Los veterinarios trabajando, hace unos días, en un cuarto de azulejos blancos en el zoológico, parecían investigadores documentando una atrocidad acuática. Docenas de pingüinos, algunos con aletas quebradas o con heridas abiertas, yacían catatónicos en palanganas de plástico en el piso. Una lámpara calentaba a un pingüino sobre una mesa de acero inoxidable mientras los veterinarios lo alimentaban con sonda. Los pingüinos reciben inyecciones de glucosa, vitaminas y antibióticos para gusanos y hongos. “A veces no tienen fuerza suficiente como para respirar”, dice Thiago Muniz, uno de los veterinarios. “Muchos han muerto por fatiga”.
Aquellos que se recuperan lo suficiente son trasldados a las piletas donde pueden nadar y comer corvinas enteras; al lado de la jaula de los leones. Los oficiales del zoológico han arreglado para que 50 de los pingüinos viajen en un barco de la marina a Río Grande el martes, donde se quedarán en un centro de rehabilitación hasta que puedan nadar de vuelta a la Patagonia.
Para algunos, aguarda una triste despedida. Este viaje de regreso no siempre les cae bien a algunos de los brasileros, que han llegado a amar a sus extraños visitantes.
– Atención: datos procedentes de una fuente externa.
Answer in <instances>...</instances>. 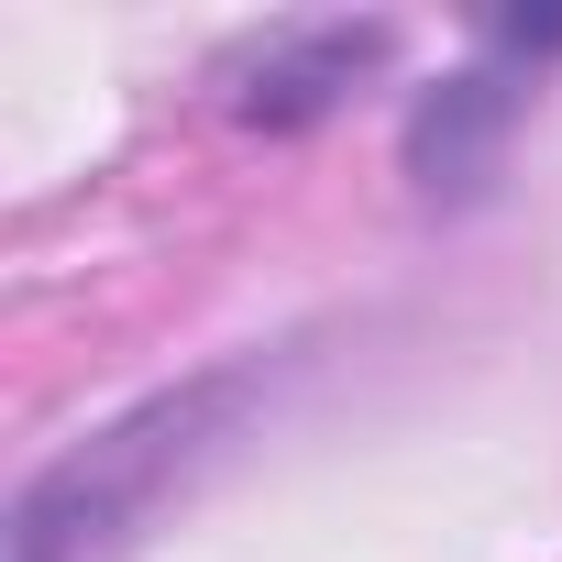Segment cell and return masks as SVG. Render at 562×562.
<instances>
[{"label":"cell","mask_w":562,"mask_h":562,"mask_svg":"<svg viewBox=\"0 0 562 562\" xmlns=\"http://www.w3.org/2000/svg\"><path fill=\"white\" fill-rule=\"evenodd\" d=\"M232 408H243V375H199V386H177V397H155V408H133V419H111V430L78 441L56 474H34V496H23V518H12V551H23V562L111 551V540L232 430Z\"/></svg>","instance_id":"cell-1"},{"label":"cell","mask_w":562,"mask_h":562,"mask_svg":"<svg viewBox=\"0 0 562 562\" xmlns=\"http://www.w3.org/2000/svg\"><path fill=\"white\" fill-rule=\"evenodd\" d=\"M386 45H397L386 23H299V34H265V45L232 67V111L265 122V133H299V122H321L353 78H375Z\"/></svg>","instance_id":"cell-2"},{"label":"cell","mask_w":562,"mask_h":562,"mask_svg":"<svg viewBox=\"0 0 562 562\" xmlns=\"http://www.w3.org/2000/svg\"><path fill=\"white\" fill-rule=\"evenodd\" d=\"M518 111H529V67H463V78H441V89L408 111V177H419L430 199L485 188V166H496V144H507Z\"/></svg>","instance_id":"cell-3"}]
</instances>
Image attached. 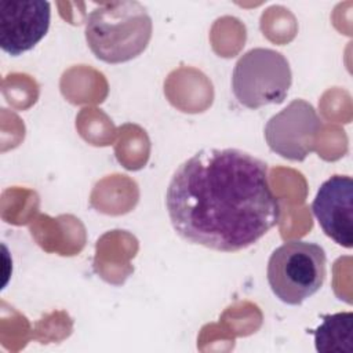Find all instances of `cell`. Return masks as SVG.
Listing matches in <instances>:
<instances>
[{
  "label": "cell",
  "instance_id": "6da1fadb",
  "mask_svg": "<svg viewBox=\"0 0 353 353\" xmlns=\"http://www.w3.org/2000/svg\"><path fill=\"white\" fill-rule=\"evenodd\" d=\"M165 207L183 240L223 252L252 245L281 214L269 165L233 148H207L185 160L168 183Z\"/></svg>",
  "mask_w": 353,
  "mask_h": 353
},
{
  "label": "cell",
  "instance_id": "7a4b0ae2",
  "mask_svg": "<svg viewBox=\"0 0 353 353\" xmlns=\"http://www.w3.org/2000/svg\"><path fill=\"white\" fill-rule=\"evenodd\" d=\"M153 23L146 8L134 0L101 3L87 15L85 41L106 63H123L142 54L152 39Z\"/></svg>",
  "mask_w": 353,
  "mask_h": 353
},
{
  "label": "cell",
  "instance_id": "3957f363",
  "mask_svg": "<svg viewBox=\"0 0 353 353\" xmlns=\"http://www.w3.org/2000/svg\"><path fill=\"white\" fill-rule=\"evenodd\" d=\"M266 274L276 298L287 305H301L314 295L325 280V251L316 243L287 241L272 252Z\"/></svg>",
  "mask_w": 353,
  "mask_h": 353
},
{
  "label": "cell",
  "instance_id": "277c9868",
  "mask_svg": "<svg viewBox=\"0 0 353 353\" xmlns=\"http://www.w3.org/2000/svg\"><path fill=\"white\" fill-rule=\"evenodd\" d=\"M292 83L287 58L272 48H252L234 65L232 88L236 99L248 109L281 103Z\"/></svg>",
  "mask_w": 353,
  "mask_h": 353
},
{
  "label": "cell",
  "instance_id": "5b68a950",
  "mask_svg": "<svg viewBox=\"0 0 353 353\" xmlns=\"http://www.w3.org/2000/svg\"><path fill=\"white\" fill-rule=\"evenodd\" d=\"M321 120L309 102L294 99L265 125V139L272 152L292 161H303L316 148Z\"/></svg>",
  "mask_w": 353,
  "mask_h": 353
},
{
  "label": "cell",
  "instance_id": "8992f818",
  "mask_svg": "<svg viewBox=\"0 0 353 353\" xmlns=\"http://www.w3.org/2000/svg\"><path fill=\"white\" fill-rule=\"evenodd\" d=\"M51 6L44 0L0 1V46L17 57L32 50L48 32Z\"/></svg>",
  "mask_w": 353,
  "mask_h": 353
},
{
  "label": "cell",
  "instance_id": "52a82bcc",
  "mask_svg": "<svg viewBox=\"0 0 353 353\" xmlns=\"http://www.w3.org/2000/svg\"><path fill=\"white\" fill-rule=\"evenodd\" d=\"M312 211L323 232L336 244L353 245V181L349 175H332L319 188Z\"/></svg>",
  "mask_w": 353,
  "mask_h": 353
},
{
  "label": "cell",
  "instance_id": "ba28073f",
  "mask_svg": "<svg viewBox=\"0 0 353 353\" xmlns=\"http://www.w3.org/2000/svg\"><path fill=\"white\" fill-rule=\"evenodd\" d=\"M312 334L320 353H353V313L325 314Z\"/></svg>",
  "mask_w": 353,
  "mask_h": 353
}]
</instances>
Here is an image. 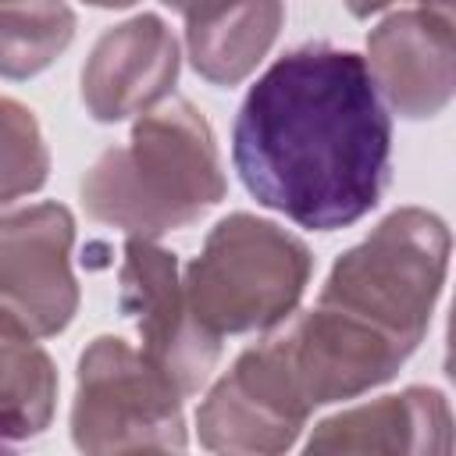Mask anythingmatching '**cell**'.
<instances>
[{
    "label": "cell",
    "instance_id": "cell-13",
    "mask_svg": "<svg viewBox=\"0 0 456 456\" xmlns=\"http://www.w3.org/2000/svg\"><path fill=\"white\" fill-rule=\"evenodd\" d=\"M185 46L192 68L214 86L242 82L278 39L281 0H192L185 11Z\"/></svg>",
    "mask_w": 456,
    "mask_h": 456
},
{
    "label": "cell",
    "instance_id": "cell-4",
    "mask_svg": "<svg viewBox=\"0 0 456 456\" xmlns=\"http://www.w3.org/2000/svg\"><path fill=\"white\" fill-rule=\"evenodd\" d=\"M445 256L449 232L435 214L395 210L338 256L317 303L356 314L417 349L445 281Z\"/></svg>",
    "mask_w": 456,
    "mask_h": 456
},
{
    "label": "cell",
    "instance_id": "cell-16",
    "mask_svg": "<svg viewBox=\"0 0 456 456\" xmlns=\"http://www.w3.org/2000/svg\"><path fill=\"white\" fill-rule=\"evenodd\" d=\"M46 171L50 153L32 110L0 96V207L36 192L46 182Z\"/></svg>",
    "mask_w": 456,
    "mask_h": 456
},
{
    "label": "cell",
    "instance_id": "cell-19",
    "mask_svg": "<svg viewBox=\"0 0 456 456\" xmlns=\"http://www.w3.org/2000/svg\"><path fill=\"white\" fill-rule=\"evenodd\" d=\"M164 4H167V7H171V11H185V7H189V4H192V0H164Z\"/></svg>",
    "mask_w": 456,
    "mask_h": 456
},
{
    "label": "cell",
    "instance_id": "cell-11",
    "mask_svg": "<svg viewBox=\"0 0 456 456\" xmlns=\"http://www.w3.org/2000/svg\"><path fill=\"white\" fill-rule=\"evenodd\" d=\"M178 75V43L157 14L103 32L82 68V100L96 121H121L157 107Z\"/></svg>",
    "mask_w": 456,
    "mask_h": 456
},
{
    "label": "cell",
    "instance_id": "cell-8",
    "mask_svg": "<svg viewBox=\"0 0 456 456\" xmlns=\"http://www.w3.org/2000/svg\"><path fill=\"white\" fill-rule=\"evenodd\" d=\"M121 310L135 321L142 356L182 392H196L217 363V335L189 314L175 253L150 239H128L121 264Z\"/></svg>",
    "mask_w": 456,
    "mask_h": 456
},
{
    "label": "cell",
    "instance_id": "cell-6",
    "mask_svg": "<svg viewBox=\"0 0 456 456\" xmlns=\"http://www.w3.org/2000/svg\"><path fill=\"white\" fill-rule=\"evenodd\" d=\"M271 346L310 410L388 381L413 353V346L385 328L328 303H317L285 335H274Z\"/></svg>",
    "mask_w": 456,
    "mask_h": 456
},
{
    "label": "cell",
    "instance_id": "cell-17",
    "mask_svg": "<svg viewBox=\"0 0 456 456\" xmlns=\"http://www.w3.org/2000/svg\"><path fill=\"white\" fill-rule=\"evenodd\" d=\"M388 4H395V0H346V7H349L356 18H370V14L385 11ZM417 4H424V7H431V11H445V14H449V7H452V0H417Z\"/></svg>",
    "mask_w": 456,
    "mask_h": 456
},
{
    "label": "cell",
    "instance_id": "cell-14",
    "mask_svg": "<svg viewBox=\"0 0 456 456\" xmlns=\"http://www.w3.org/2000/svg\"><path fill=\"white\" fill-rule=\"evenodd\" d=\"M57 370L36 335L0 317V438H28L50 424Z\"/></svg>",
    "mask_w": 456,
    "mask_h": 456
},
{
    "label": "cell",
    "instance_id": "cell-2",
    "mask_svg": "<svg viewBox=\"0 0 456 456\" xmlns=\"http://www.w3.org/2000/svg\"><path fill=\"white\" fill-rule=\"evenodd\" d=\"M221 196L224 171L214 132L185 100L139 114L128 146L107 150L82 178L89 217L132 239L185 228Z\"/></svg>",
    "mask_w": 456,
    "mask_h": 456
},
{
    "label": "cell",
    "instance_id": "cell-12",
    "mask_svg": "<svg viewBox=\"0 0 456 456\" xmlns=\"http://www.w3.org/2000/svg\"><path fill=\"white\" fill-rule=\"evenodd\" d=\"M310 452H445L449 406L435 388H406L378 403L346 410L306 442Z\"/></svg>",
    "mask_w": 456,
    "mask_h": 456
},
{
    "label": "cell",
    "instance_id": "cell-3",
    "mask_svg": "<svg viewBox=\"0 0 456 456\" xmlns=\"http://www.w3.org/2000/svg\"><path fill=\"white\" fill-rule=\"evenodd\" d=\"M306 278L310 253L296 235L271 221L232 214L207 235L182 292L196 324L221 338L285 321Z\"/></svg>",
    "mask_w": 456,
    "mask_h": 456
},
{
    "label": "cell",
    "instance_id": "cell-1",
    "mask_svg": "<svg viewBox=\"0 0 456 456\" xmlns=\"http://www.w3.org/2000/svg\"><path fill=\"white\" fill-rule=\"evenodd\" d=\"M392 125L367 61L353 50L299 46L249 86L232 160L256 203L289 221L335 232L385 192Z\"/></svg>",
    "mask_w": 456,
    "mask_h": 456
},
{
    "label": "cell",
    "instance_id": "cell-15",
    "mask_svg": "<svg viewBox=\"0 0 456 456\" xmlns=\"http://www.w3.org/2000/svg\"><path fill=\"white\" fill-rule=\"evenodd\" d=\"M75 36L64 0H0V75L28 78L53 64Z\"/></svg>",
    "mask_w": 456,
    "mask_h": 456
},
{
    "label": "cell",
    "instance_id": "cell-5",
    "mask_svg": "<svg viewBox=\"0 0 456 456\" xmlns=\"http://www.w3.org/2000/svg\"><path fill=\"white\" fill-rule=\"evenodd\" d=\"M71 435L86 452L182 449V392L128 342L103 335L78 360Z\"/></svg>",
    "mask_w": 456,
    "mask_h": 456
},
{
    "label": "cell",
    "instance_id": "cell-10",
    "mask_svg": "<svg viewBox=\"0 0 456 456\" xmlns=\"http://www.w3.org/2000/svg\"><path fill=\"white\" fill-rule=\"evenodd\" d=\"M367 71L403 118H435L452 100V18L445 11H403L367 36Z\"/></svg>",
    "mask_w": 456,
    "mask_h": 456
},
{
    "label": "cell",
    "instance_id": "cell-7",
    "mask_svg": "<svg viewBox=\"0 0 456 456\" xmlns=\"http://www.w3.org/2000/svg\"><path fill=\"white\" fill-rule=\"evenodd\" d=\"M71 242L75 224L61 203L0 217V317L36 338L68 328L78 306Z\"/></svg>",
    "mask_w": 456,
    "mask_h": 456
},
{
    "label": "cell",
    "instance_id": "cell-18",
    "mask_svg": "<svg viewBox=\"0 0 456 456\" xmlns=\"http://www.w3.org/2000/svg\"><path fill=\"white\" fill-rule=\"evenodd\" d=\"M86 4H93V7H128L135 0H86Z\"/></svg>",
    "mask_w": 456,
    "mask_h": 456
},
{
    "label": "cell",
    "instance_id": "cell-9",
    "mask_svg": "<svg viewBox=\"0 0 456 456\" xmlns=\"http://www.w3.org/2000/svg\"><path fill=\"white\" fill-rule=\"evenodd\" d=\"M310 406L271 338L246 349L196 413L200 442L217 452H278L299 435Z\"/></svg>",
    "mask_w": 456,
    "mask_h": 456
}]
</instances>
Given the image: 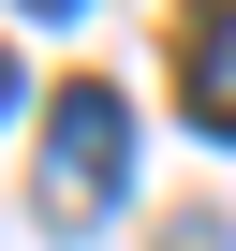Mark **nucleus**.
I'll use <instances>...</instances> for the list:
<instances>
[{
  "mask_svg": "<svg viewBox=\"0 0 236 251\" xmlns=\"http://www.w3.org/2000/svg\"><path fill=\"white\" fill-rule=\"evenodd\" d=\"M118 177H133V103L74 74V89L45 103V177H30V207H45L59 236H89V222L118 207Z\"/></svg>",
  "mask_w": 236,
  "mask_h": 251,
  "instance_id": "f257e3e1",
  "label": "nucleus"
},
{
  "mask_svg": "<svg viewBox=\"0 0 236 251\" xmlns=\"http://www.w3.org/2000/svg\"><path fill=\"white\" fill-rule=\"evenodd\" d=\"M177 89L207 133H236V0H192V30H177Z\"/></svg>",
  "mask_w": 236,
  "mask_h": 251,
  "instance_id": "f03ea898",
  "label": "nucleus"
},
{
  "mask_svg": "<svg viewBox=\"0 0 236 251\" xmlns=\"http://www.w3.org/2000/svg\"><path fill=\"white\" fill-rule=\"evenodd\" d=\"M30 15H89V0H30Z\"/></svg>",
  "mask_w": 236,
  "mask_h": 251,
  "instance_id": "7ed1b4c3",
  "label": "nucleus"
},
{
  "mask_svg": "<svg viewBox=\"0 0 236 251\" xmlns=\"http://www.w3.org/2000/svg\"><path fill=\"white\" fill-rule=\"evenodd\" d=\"M0 103H15V74H0Z\"/></svg>",
  "mask_w": 236,
  "mask_h": 251,
  "instance_id": "20e7f679",
  "label": "nucleus"
}]
</instances>
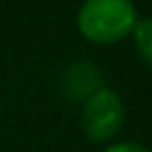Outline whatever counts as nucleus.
I'll use <instances>...</instances> for the list:
<instances>
[{"instance_id":"f257e3e1","label":"nucleus","mask_w":152,"mask_h":152,"mask_svg":"<svg viewBox=\"0 0 152 152\" xmlns=\"http://www.w3.org/2000/svg\"><path fill=\"white\" fill-rule=\"evenodd\" d=\"M138 19L133 0H83L76 14V26L86 40L109 45L128 38Z\"/></svg>"},{"instance_id":"f03ea898","label":"nucleus","mask_w":152,"mask_h":152,"mask_svg":"<svg viewBox=\"0 0 152 152\" xmlns=\"http://www.w3.org/2000/svg\"><path fill=\"white\" fill-rule=\"evenodd\" d=\"M124 102L116 90L112 88H100L95 95H90L81 104V128L88 140L93 142H107L112 140L121 126H124Z\"/></svg>"},{"instance_id":"7ed1b4c3","label":"nucleus","mask_w":152,"mask_h":152,"mask_svg":"<svg viewBox=\"0 0 152 152\" xmlns=\"http://www.w3.org/2000/svg\"><path fill=\"white\" fill-rule=\"evenodd\" d=\"M100 88H104V76L100 66H95L88 59L74 62L59 74V93L71 104H83Z\"/></svg>"},{"instance_id":"20e7f679","label":"nucleus","mask_w":152,"mask_h":152,"mask_svg":"<svg viewBox=\"0 0 152 152\" xmlns=\"http://www.w3.org/2000/svg\"><path fill=\"white\" fill-rule=\"evenodd\" d=\"M133 43L138 50V57L142 59L145 66L152 69V17H142L133 26Z\"/></svg>"},{"instance_id":"39448f33","label":"nucleus","mask_w":152,"mask_h":152,"mask_svg":"<svg viewBox=\"0 0 152 152\" xmlns=\"http://www.w3.org/2000/svg\"><path fill=\"white\" fill-rule=\"evenodd\" d=\"M102 152H152V150H150V147H145L142 142L121 140V142H112V145H107Z\"/></svg>"}]
</instances>
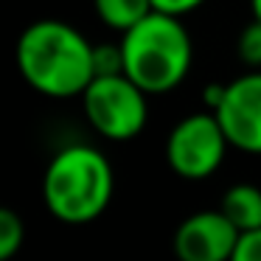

En el departamento de Breves en Río, los pingüinos tienen la libertad de poder pasearse por la terraza con palmeras y nadar en la pileta caliente del techo. Cada uno-Fernandinha, Claudinha, Queridinho, Pity, Predileto, Tutuca, Colhidora y Smarty-tiene una personalidad que Breves, y su amiga Lucia Estrella, que dirige una organización sin fines de lucro para aves, han llegado a distinguir. “No pienso que la gente necesite tener a los pingüinos como mascotas, pero no estoy de acuerdo en que devuelvan al océano a animales que han sido alimentados y cuidados”, dice Breves. “Si no se hacen las cosas bien, los estás mandando a morir”.
Después de que Estrella terminó de abrirle el pico a un pingüino muy débil y lo alimentó con sardinas congeladas, mira feliz como el ave aletea bajo el sol tropical. Una vista majestuosa de la cuidad y el océano se ve, en un día glorioso. Susurra Estrella, “no es mejor esto que estar nadando por ahí, perdido entre las olas?”.